_Source records:_
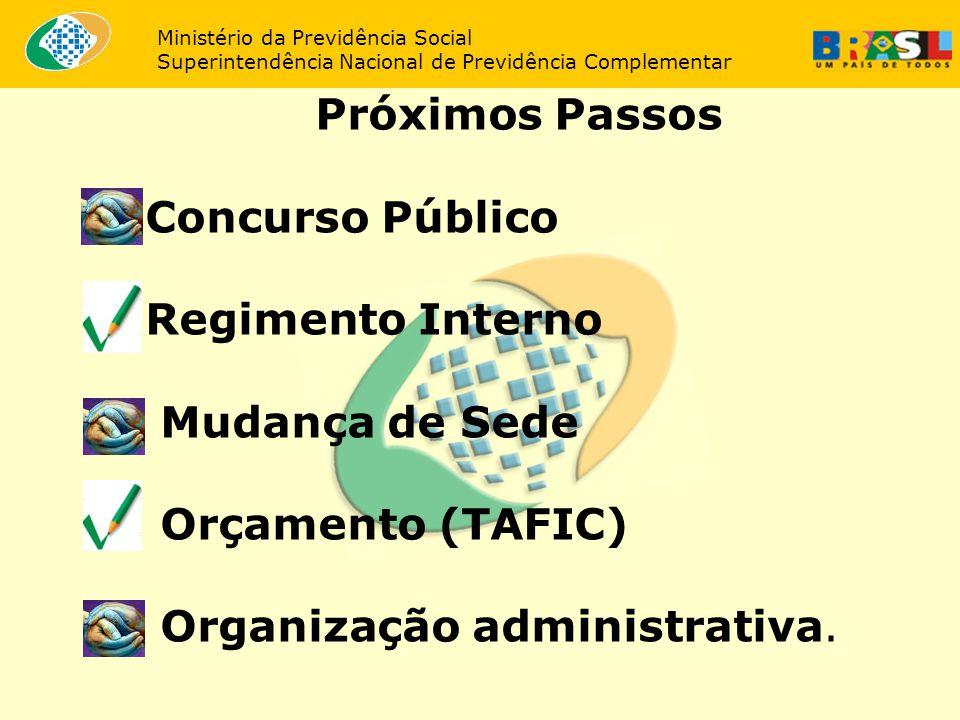 Ministério da Previdência Social Superintendência Nacional de Previdência Complementar Indicadores – Taxas de Juros e Atratividade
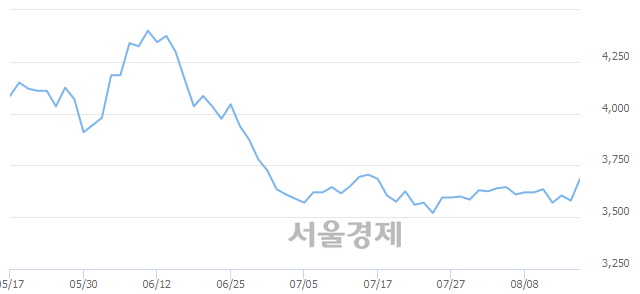 코동우팜투테이블, 5.59% 오르며 체결강도 강세 지속(125%)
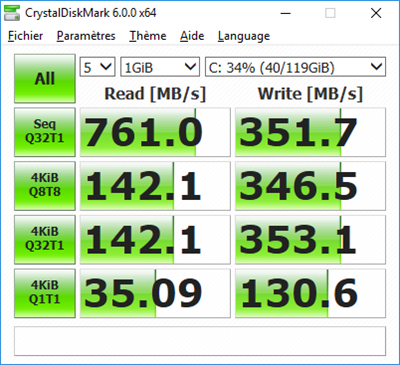 Compute Card Benchmarks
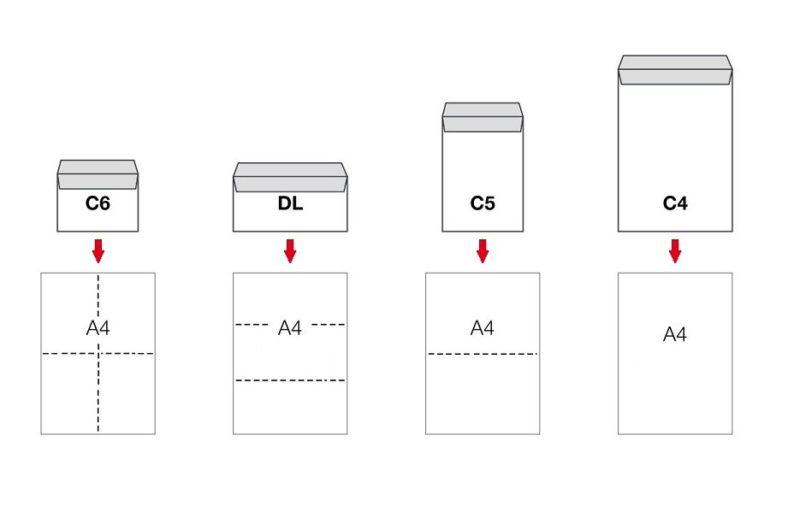 formaty kopert C6, Dl, C5, C4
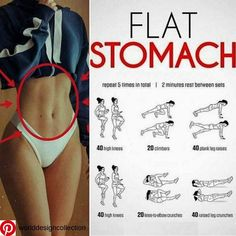 flat abs,slim tummy,stomach workout,abdominal exercises,flat stomach diet - Fit - Home Decor Hints Summer Body Workouts, Gym Workout Tips, Fitness Workout For Women, Fitness Workouts, Easy Workouts, At Home Workouts, Fitness App, Fitness Logo, Health Fitness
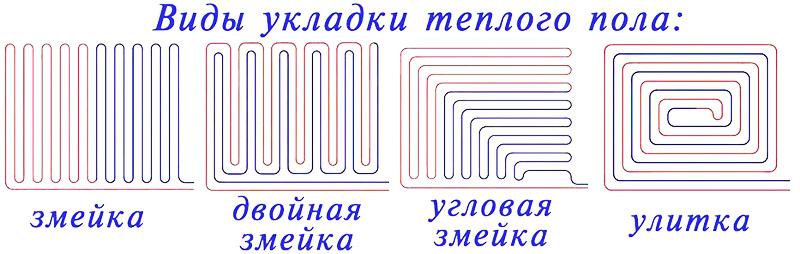 Укладка может выполняться по-разному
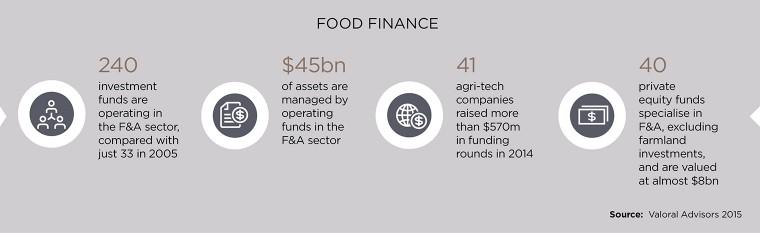 Food finance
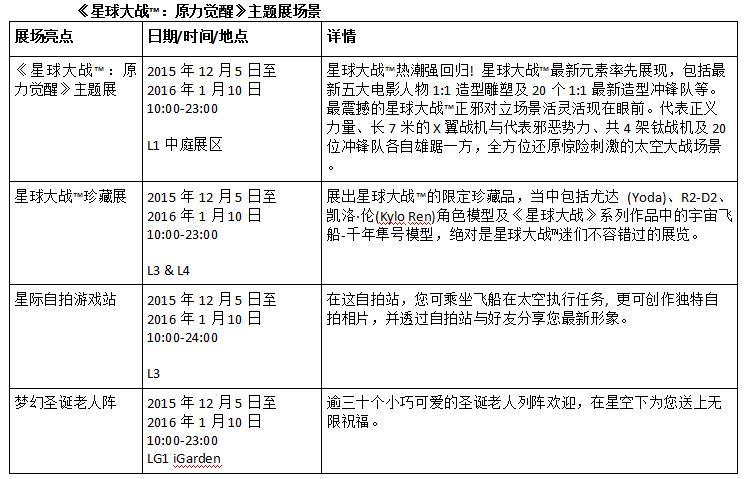 上海-《星球大战:原力觉醒》主题展-周末去哪儿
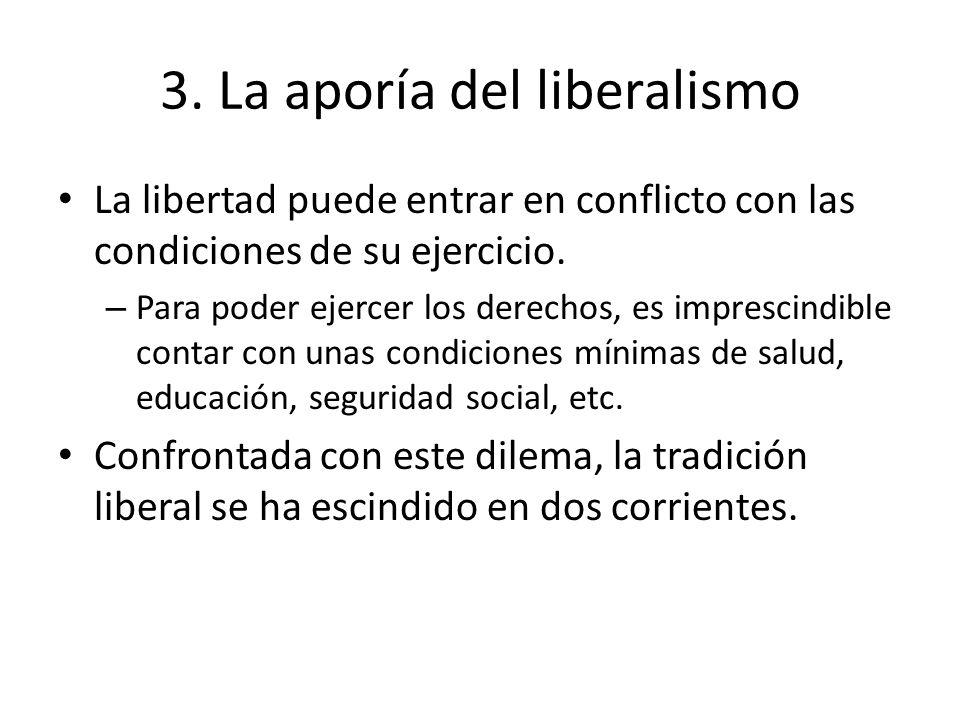 3. La aporía del liberalismo La libertad puede entrar en conflicto con las condiciones de su ejercicio. – Para poder ejercer los derechos, es impresci
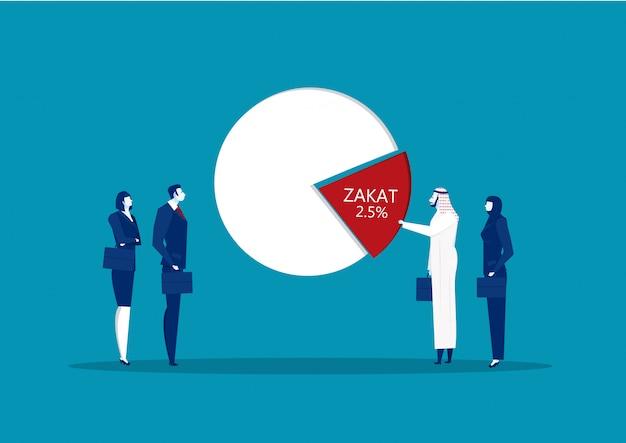 イスラム教徒の事業は、比例配分の寄付をする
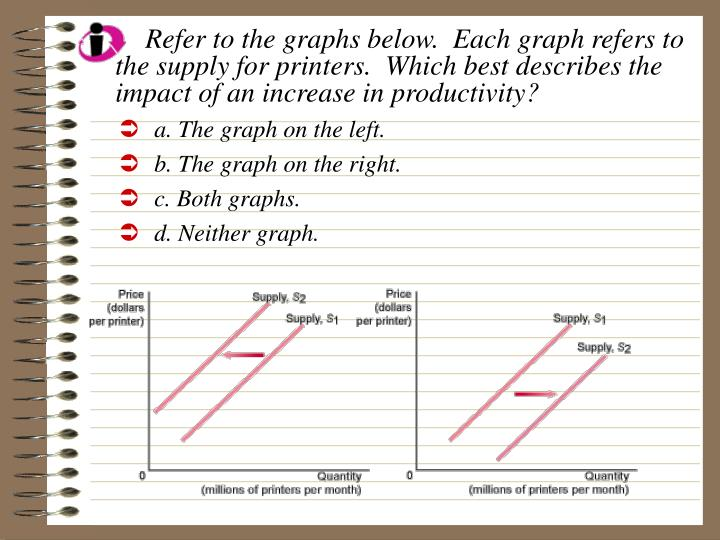 Refer to the graphs below.  Each graph refers to the supply for printers.  Which best describes the impact of an increase in productivity?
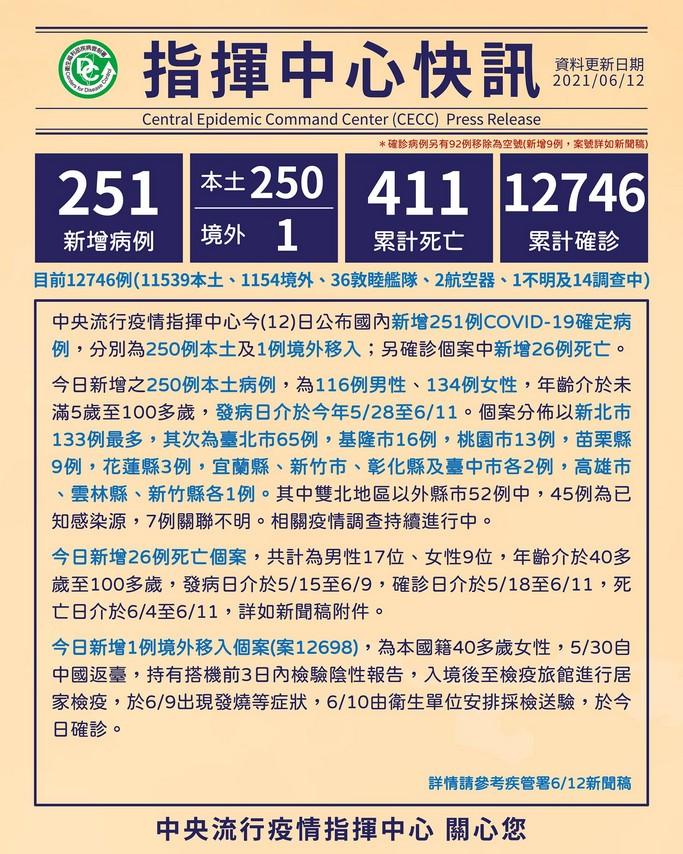桃園確診個案足跡(0613,0612,0611,0610官方公佈資訊) @桃園起風了!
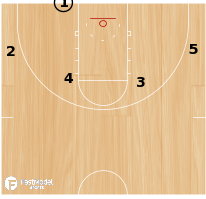Basketball Play - Wildcat Backcut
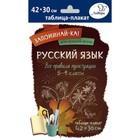 Русский язык. Все правила пунктуации. 5-9 классы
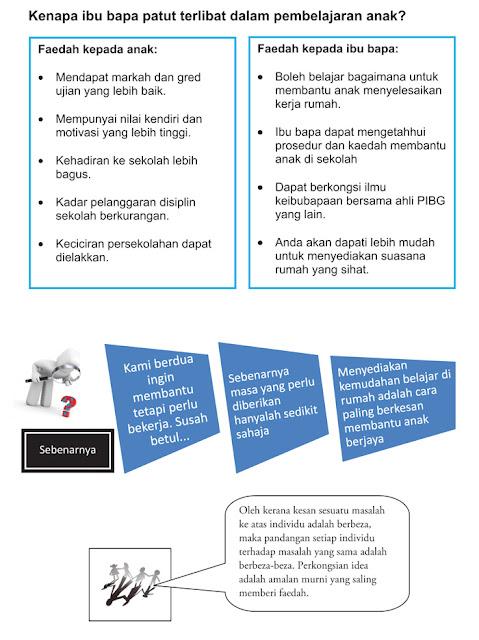 GURU | Sarana Ibu Bapa di Bawah Pelan Pembangunan Pendidikan Malaysia PPIM 2013 - 2025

_Problem to work on:_ Except for the pictures, set down each line of the records exactly as it appears.

_Task output:_
 Ministério da Previdência Social Superintendência Nacional de Previdência Complementar Indicadores – Taxas de Juros e Atratividade
 코동우팜투테이블, 5.59% 오르며 체결강도 강세 지속(125%)
 Compute Card Benchmarks
 formaty kopert C6, Dl, C5, C4
 flat abs,slim tummy,stomach workout,abdominal exercises,flat stomach diet - Fit - Home Decor Hints Summer Body Workouts, Gym Workout Tips, Fitness Workout For Women, Fitness Workouts, Easy Workouts, At Home Workouts, Fitness App, Fitness Logo, Health Fitness
 Укладка может выполняться по-разному
 Food finance
 上海-《星球大战:原力觉醒》主题展-周末去哪儿
 3. La aporía del liberalismo La libertad puede entrar en conflicto con las condiciones de su ejercicio. – Para poder ejercer los derechos, es impresci
 イスラム教徒の事業は、比例配分の寄付をする
 Refer to the graphs below.  Each graph refers to the supply for printers.  Which best describes the impact of an increase in productivity?
桃園確診個案足跡(0613,0612,0611,0610官方公佈資訊) @桃園起風了!
Basketball Play - Wildcat Backcut
 Русский язык. Все правила пунктуации. 5-9 классы
 GURU | Sarana Ibu Bapa di Bawah Pelan Pembangunan Pendidikan Malaysia PPIM 2013 - 2025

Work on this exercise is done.